Cedera Lutut Parah Jadi Alasan Rival Sengit Kevin/Marcus Pensiun Dini dari Bulutangkis
INDOSPORT.COM – Kini terungkap sudah di balik alasan keputusan rival sengit Kevin Sanjaya/Marcus Gideon yakni ganda putra China, Li Junhui yang memilih pensiun dini.
Pasangan Liu Yu Chen itu mengumumkan keputusannya untuk pensiun pada usia 26 tahun di media sosial Weibo pada Jumat (12/11/21) kemarin.
Tentu ini merupakan keputusan yang mengejutkan. Pasalnya, kariernya Li Junhui/Liu Yu Chen terbilang masih bersinar.
Li Junhui/Liu Yu Chen saat ini berada di ranking 4 dunia, beragam gelar pun diraih. Terakhir, keduanya mampu menyabet medali perak Olimpiade Tokyo 2020.
Sempat menjadi misteri, pebulutangkis ternama itu pun muncul ke publik dan memberikan alasannya terkait kabar mengejutkan tersebut.

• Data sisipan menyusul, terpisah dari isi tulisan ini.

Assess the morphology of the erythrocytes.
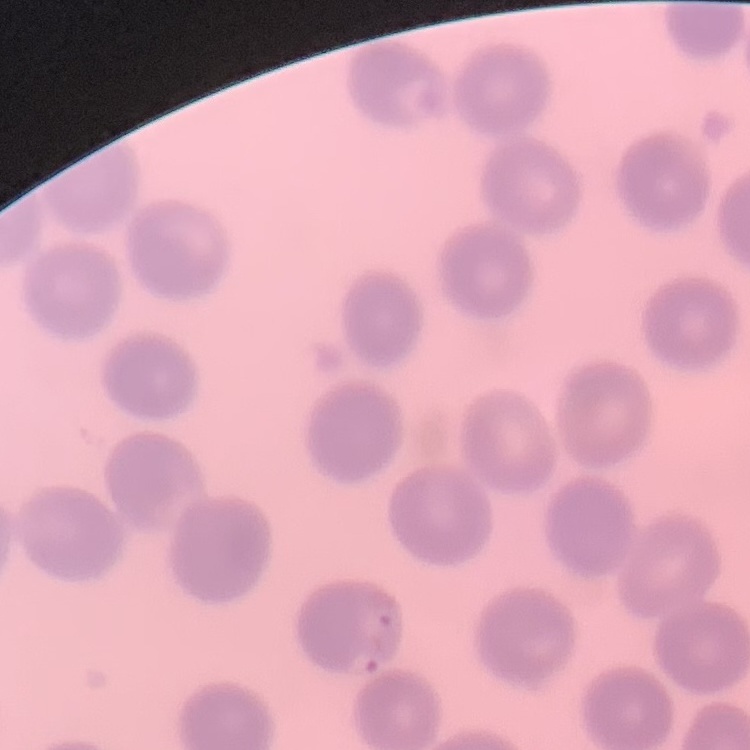
No rouleaux formation.

Summary:
  - Preparation: thin peripheral smear
  - Image type: one tile cut from a larger photomicrograph
  - Stain: Field's or Giemsa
State which parasite is depicted.
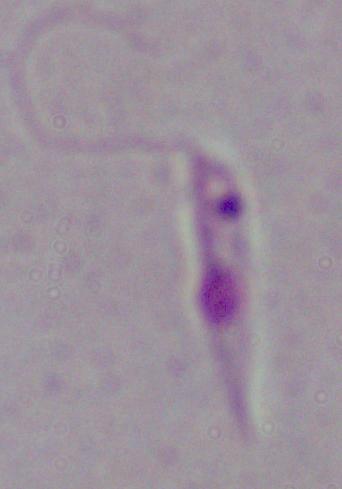
This is Leishmania.

modality: photomicrograph
magnification: 1000x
Report the malaria status of this cell.
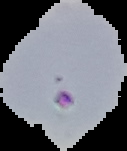
Parasitized.

{
  "preparation": "thin blood smear",
  "image_size": "127×151 pixels",
  "image_type": "segmented cell region on a black background"
}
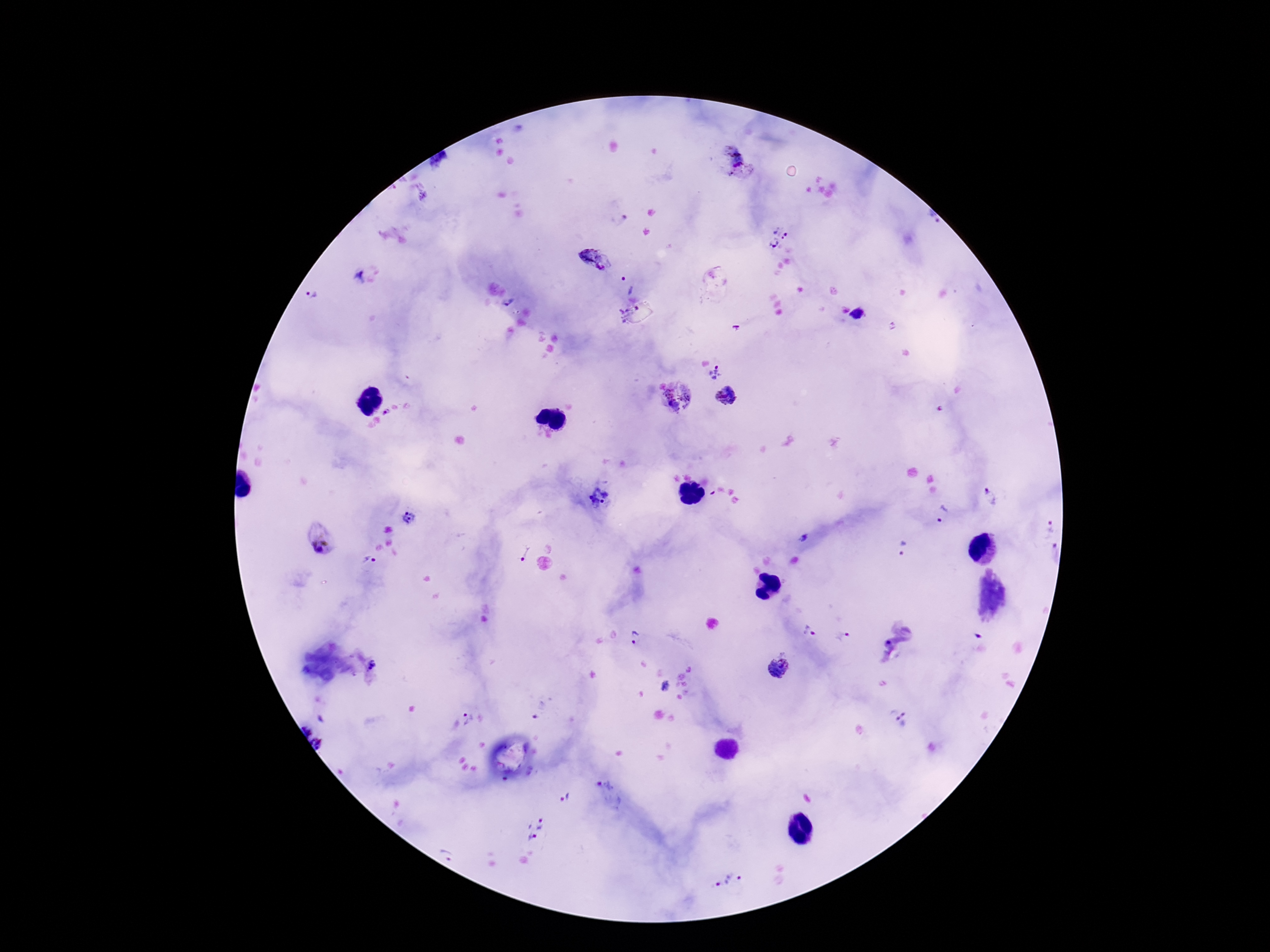
stain = Giemsa
field of view = single
image size = 1270×952 pixels
Plasmodium parasite locations = approximate object centers, in pixels from the top-left corner: (x=734, y=156), (x=932, y=218), (x=783, y=229), (x=773, y=244), (x=596, y=262), (x=358, y=277), (x=630, y=283), (x=312, y=295), (x=507, y=301), (x=626, y=308), (x=857, y=314), (x=715, y=372), (x=678, y=396), (x=727, y=396), (x=385, y=412), (x=989, y=496), (x=599, y=500), (x=941, y=516), (x=409, y=519), (x=1050, y=527), (x=804, y=538), (x=319, y=541), (x=902, y=547), (x=524, y=553), (x=1054, y=553), (x=370, y=560), (x=808, y=632), (x=842, y=637), (x=638, y=638), (x=888, y=642), (x=372, y=664), (x=775, y=667), (x=666, y=686), (x=539, y=710), (x=898, y=716), (x=468, y=718), (x=307, y=726), (x=323, y=742), (x=608, y=791), (x=565, y=799), (x=535, y=821), (x=532, y=837), (x=447, y=852), (x=726, y=880)
capture = smartphone camera through the microscope eyepiece
magnification = 100x
preparation = thick peripheral-blood smear
patient malaria status = positive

Li Junhui menyatakan bahwa keputusannya untuk pensiun sudah bulat. Lebih lanjut ia menjelaskan gantung raket karena dibekap cedera lutut parah.
Masalah tersebut tentu berpengaruh pada performanya untuk menyelesaikan program latihan secara normal. Selain itu itu juga mengalami dilema panjang terkait masa depannya.
Pernyataan Li Junhui kemudian juga diunggah ulang oleh @BadmintonTalk di Twitter, yang menceritakan kegundahan serta keputusannya untuk pensiun.
1. Dibekap Cedera Parah, Li Junhui Putuskan Pensiun
“Pada 2017, saya mengalami cedera meniskus akut pada sendi lutut kanan. Cedera itu dikombinasikan dengan memar tulang femur distal dan tibia proksimal.
“18 tahun berkarier di dunia olahraga, saya memiliki kelainan dan dislokasi sendi tulang belakang dada. Saya juga kerap mengalami sinovitis atau nyeri pinggul.
"Meskipun membaik setelah perawatan, itu tidak sembuh. Saya tidak bisa 100 persen pulih. Setiap kali saya meningkatkan intensitas latihan, cedera itu kambuh, sehingga sulit bagi saya untuk menyelesaikan program dari pelatih,” jelasnya terkait cedera yang dialaminya.
Lebih lanjut, Li Junhui memberikan ucapan terima kasih kepada pihak yang selalu mendukungnya di kala suka dan duka termasuk kepada fans.